___ Reading passage

Yes, I know this solution suffers from the same problems that Haystack, but the "topics" obtained here have better quality and you can always find a better algorithm to do the relation, like testing for more than one "topic" or using only "topics" longer than one word.
Anyway I will put this in my list of pending stuff to test (with a little help of Matt Bowen, of course).
Comments
I think at least we'll need a workflow script that can be attached to any transition event (will work in 2.5 via jensens's DCWorkflow patches in AGX) and a portlet for showing matches. We'll also need to make sure our field is indexed properly, and maybe make a script to run all existing content in small batches per day. I look forward to working with you on this.
For example, I imagine using this in a special field named after some NITF element with an adapter, that's probably not your idea. You want to filter results against a controlled vocabulary, but that's not my case.
I think different taxonomies can coexist on a site. I mean, you can have social bookmarking, controlled vocabularies and term extraction over the same content and use it for different purposes.
Let's talk about this on IRC.
For all the hype of the plone community about their product, the examples in plone.net are not impressive at all. The whole top down approach where an admin gives rights to users and groups instead of it coming out of the community... still no social networks, is shocking.
But not even having good algorithsm to connect CONTENT: the core of Plone is pretty sad.
Very disappointed in all the hype and no delivery. Internet in 2009/2010 requires a hell of a lot more than a portal admin and a bunch of documents thrown on the web.
"Internet in 2009/2010 requires...."
You might want to check the date of this article ;) you are 18 months behind...
Besides, what the author is saying is that there *IS* a solution, and all the required parts do do this are built in to Plone, apart from using an external web service to do the actual summarising. Which is you ask me, is very web 2.0 ;)
In the 18 months since this article was written, there is now another python text summariser which doesn't require Yahoo's web service if you wanted to use that:
http://pypi.python.org/pypi/topia.termextract
-Matt

______

In the Plone discussion, what Python text summarizer is named as an option that doesn't require Yahoo's web service?

___ Stored rows

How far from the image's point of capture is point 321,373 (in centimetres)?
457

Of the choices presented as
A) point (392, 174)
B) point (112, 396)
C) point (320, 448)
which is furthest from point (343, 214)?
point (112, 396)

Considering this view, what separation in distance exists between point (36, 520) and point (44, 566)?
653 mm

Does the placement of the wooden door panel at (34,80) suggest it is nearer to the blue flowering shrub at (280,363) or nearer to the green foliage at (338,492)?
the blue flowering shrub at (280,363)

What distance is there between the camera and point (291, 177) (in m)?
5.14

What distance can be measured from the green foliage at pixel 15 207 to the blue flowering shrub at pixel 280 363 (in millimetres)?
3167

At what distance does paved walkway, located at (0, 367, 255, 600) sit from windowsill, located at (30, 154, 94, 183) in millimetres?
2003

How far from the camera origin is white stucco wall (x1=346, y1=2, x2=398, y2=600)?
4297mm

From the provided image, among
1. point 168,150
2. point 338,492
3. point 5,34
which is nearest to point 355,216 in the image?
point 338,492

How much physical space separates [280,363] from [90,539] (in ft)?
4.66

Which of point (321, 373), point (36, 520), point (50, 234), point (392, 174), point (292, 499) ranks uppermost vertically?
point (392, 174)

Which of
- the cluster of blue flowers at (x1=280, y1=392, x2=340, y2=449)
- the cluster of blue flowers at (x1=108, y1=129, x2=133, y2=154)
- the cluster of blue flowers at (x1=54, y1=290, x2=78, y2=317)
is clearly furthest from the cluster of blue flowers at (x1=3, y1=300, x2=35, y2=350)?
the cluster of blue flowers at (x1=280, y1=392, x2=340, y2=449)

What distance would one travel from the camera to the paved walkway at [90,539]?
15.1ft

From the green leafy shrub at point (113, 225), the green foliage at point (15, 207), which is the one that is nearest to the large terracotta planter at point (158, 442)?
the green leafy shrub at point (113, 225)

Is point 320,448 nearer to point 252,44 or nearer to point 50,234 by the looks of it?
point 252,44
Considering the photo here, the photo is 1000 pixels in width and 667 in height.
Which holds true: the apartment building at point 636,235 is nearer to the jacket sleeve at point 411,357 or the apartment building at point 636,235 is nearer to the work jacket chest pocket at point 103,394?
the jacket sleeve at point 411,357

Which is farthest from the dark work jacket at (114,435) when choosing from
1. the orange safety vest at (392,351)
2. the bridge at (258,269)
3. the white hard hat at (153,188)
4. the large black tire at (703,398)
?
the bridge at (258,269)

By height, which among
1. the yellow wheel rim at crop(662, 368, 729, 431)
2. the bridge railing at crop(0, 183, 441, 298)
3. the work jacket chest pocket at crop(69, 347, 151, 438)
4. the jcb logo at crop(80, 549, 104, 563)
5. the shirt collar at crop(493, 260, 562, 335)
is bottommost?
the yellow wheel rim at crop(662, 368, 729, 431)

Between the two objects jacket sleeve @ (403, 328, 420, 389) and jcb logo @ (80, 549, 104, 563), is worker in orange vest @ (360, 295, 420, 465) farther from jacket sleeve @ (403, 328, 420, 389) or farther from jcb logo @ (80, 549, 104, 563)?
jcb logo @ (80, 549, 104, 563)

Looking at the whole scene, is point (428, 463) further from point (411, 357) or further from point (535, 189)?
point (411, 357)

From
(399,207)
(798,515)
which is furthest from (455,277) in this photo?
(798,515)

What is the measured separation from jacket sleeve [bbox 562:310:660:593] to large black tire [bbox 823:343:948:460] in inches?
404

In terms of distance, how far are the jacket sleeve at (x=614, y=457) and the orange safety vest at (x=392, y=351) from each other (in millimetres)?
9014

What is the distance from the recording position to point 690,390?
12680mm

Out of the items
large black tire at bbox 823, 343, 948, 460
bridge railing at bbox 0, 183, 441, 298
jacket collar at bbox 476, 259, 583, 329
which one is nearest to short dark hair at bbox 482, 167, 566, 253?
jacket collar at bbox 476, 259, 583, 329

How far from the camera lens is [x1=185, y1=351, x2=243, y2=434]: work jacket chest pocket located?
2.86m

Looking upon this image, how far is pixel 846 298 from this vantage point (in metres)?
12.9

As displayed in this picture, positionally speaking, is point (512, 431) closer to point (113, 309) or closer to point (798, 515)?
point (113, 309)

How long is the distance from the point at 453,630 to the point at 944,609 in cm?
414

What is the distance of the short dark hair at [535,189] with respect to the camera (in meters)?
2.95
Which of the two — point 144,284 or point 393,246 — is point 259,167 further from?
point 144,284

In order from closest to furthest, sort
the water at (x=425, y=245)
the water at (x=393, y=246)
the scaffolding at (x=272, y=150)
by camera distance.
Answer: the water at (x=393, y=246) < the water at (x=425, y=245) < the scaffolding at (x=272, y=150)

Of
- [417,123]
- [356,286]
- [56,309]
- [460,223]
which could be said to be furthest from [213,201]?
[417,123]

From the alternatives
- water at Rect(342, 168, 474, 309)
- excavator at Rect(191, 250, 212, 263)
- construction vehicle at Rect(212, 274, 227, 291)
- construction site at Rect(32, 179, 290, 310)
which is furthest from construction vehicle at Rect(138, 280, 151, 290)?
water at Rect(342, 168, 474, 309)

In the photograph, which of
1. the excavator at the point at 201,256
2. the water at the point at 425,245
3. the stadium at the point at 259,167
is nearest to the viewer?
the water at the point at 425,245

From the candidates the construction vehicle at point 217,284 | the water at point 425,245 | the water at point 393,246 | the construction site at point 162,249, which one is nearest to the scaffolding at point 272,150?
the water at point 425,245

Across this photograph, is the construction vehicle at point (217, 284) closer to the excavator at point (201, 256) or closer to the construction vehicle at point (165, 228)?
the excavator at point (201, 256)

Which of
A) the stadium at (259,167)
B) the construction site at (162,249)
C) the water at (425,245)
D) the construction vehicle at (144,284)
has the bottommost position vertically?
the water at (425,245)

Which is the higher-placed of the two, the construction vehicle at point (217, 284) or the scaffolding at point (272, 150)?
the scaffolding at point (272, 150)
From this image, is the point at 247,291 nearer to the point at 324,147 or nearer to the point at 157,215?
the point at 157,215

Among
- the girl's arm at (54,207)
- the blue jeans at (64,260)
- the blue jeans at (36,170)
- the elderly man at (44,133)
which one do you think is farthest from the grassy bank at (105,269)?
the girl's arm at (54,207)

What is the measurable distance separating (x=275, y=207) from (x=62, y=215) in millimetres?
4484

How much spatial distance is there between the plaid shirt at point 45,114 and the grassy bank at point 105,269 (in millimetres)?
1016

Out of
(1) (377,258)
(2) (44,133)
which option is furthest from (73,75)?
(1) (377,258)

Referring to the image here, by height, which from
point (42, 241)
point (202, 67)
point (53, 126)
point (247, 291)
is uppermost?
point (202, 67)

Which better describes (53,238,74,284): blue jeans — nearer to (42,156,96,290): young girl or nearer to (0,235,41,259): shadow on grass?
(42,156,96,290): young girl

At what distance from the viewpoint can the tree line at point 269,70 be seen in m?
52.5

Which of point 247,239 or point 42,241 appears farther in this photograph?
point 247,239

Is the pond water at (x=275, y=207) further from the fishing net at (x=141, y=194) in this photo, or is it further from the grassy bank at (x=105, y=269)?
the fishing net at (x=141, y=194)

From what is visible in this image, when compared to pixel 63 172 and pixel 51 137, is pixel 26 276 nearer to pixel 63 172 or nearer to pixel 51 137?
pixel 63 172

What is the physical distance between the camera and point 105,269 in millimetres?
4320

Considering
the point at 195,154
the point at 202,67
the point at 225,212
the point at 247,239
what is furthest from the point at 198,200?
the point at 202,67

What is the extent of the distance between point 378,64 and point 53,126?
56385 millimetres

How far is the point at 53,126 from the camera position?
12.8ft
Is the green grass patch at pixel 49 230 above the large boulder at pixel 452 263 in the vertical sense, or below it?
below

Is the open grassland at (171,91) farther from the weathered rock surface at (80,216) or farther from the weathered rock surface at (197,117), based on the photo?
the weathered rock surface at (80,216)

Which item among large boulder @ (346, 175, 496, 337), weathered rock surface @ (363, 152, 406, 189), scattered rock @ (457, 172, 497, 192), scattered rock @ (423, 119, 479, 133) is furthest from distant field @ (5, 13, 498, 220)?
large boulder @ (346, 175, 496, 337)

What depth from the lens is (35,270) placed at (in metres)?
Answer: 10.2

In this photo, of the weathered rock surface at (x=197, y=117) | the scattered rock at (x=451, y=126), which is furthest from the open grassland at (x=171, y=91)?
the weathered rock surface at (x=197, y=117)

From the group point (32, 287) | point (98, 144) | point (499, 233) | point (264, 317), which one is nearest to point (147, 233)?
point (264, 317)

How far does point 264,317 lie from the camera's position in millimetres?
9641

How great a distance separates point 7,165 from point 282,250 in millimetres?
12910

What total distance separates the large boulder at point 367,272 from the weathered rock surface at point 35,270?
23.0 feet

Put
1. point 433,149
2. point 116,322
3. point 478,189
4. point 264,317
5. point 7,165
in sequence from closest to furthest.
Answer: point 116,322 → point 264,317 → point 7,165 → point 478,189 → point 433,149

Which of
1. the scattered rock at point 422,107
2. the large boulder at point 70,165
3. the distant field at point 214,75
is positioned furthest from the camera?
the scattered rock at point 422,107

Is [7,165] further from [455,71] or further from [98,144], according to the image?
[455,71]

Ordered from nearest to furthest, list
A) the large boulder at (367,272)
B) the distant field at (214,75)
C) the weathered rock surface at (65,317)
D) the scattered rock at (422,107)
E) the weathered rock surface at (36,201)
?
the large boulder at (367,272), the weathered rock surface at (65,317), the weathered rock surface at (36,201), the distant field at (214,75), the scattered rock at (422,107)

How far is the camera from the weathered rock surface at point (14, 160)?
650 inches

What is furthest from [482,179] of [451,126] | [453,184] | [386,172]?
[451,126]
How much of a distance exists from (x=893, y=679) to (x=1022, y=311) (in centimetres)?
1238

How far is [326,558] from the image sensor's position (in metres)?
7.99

______

» **The answer**
topia.termextract